> _Exercise_:
Count the lines in the items below that contain the word "field". Give only the number.

+-------+

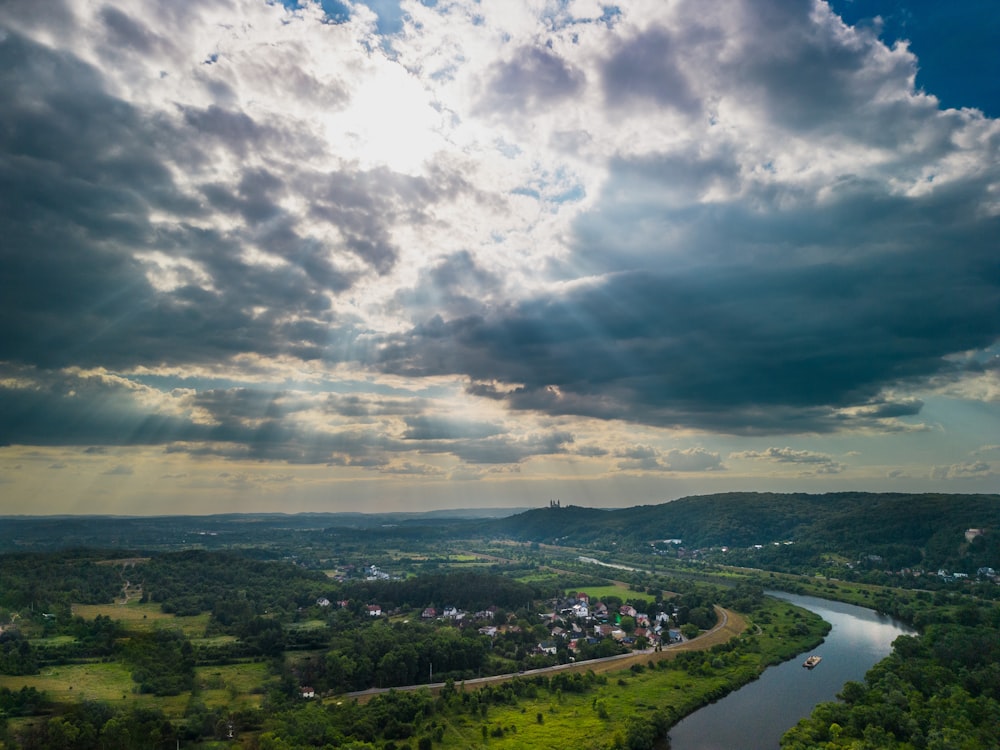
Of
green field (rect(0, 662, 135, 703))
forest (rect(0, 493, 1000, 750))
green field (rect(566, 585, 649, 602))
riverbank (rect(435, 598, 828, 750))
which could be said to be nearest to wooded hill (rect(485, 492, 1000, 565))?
forest (rect(0, 493, 1000, 750))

+-------+

> _Result below_:
2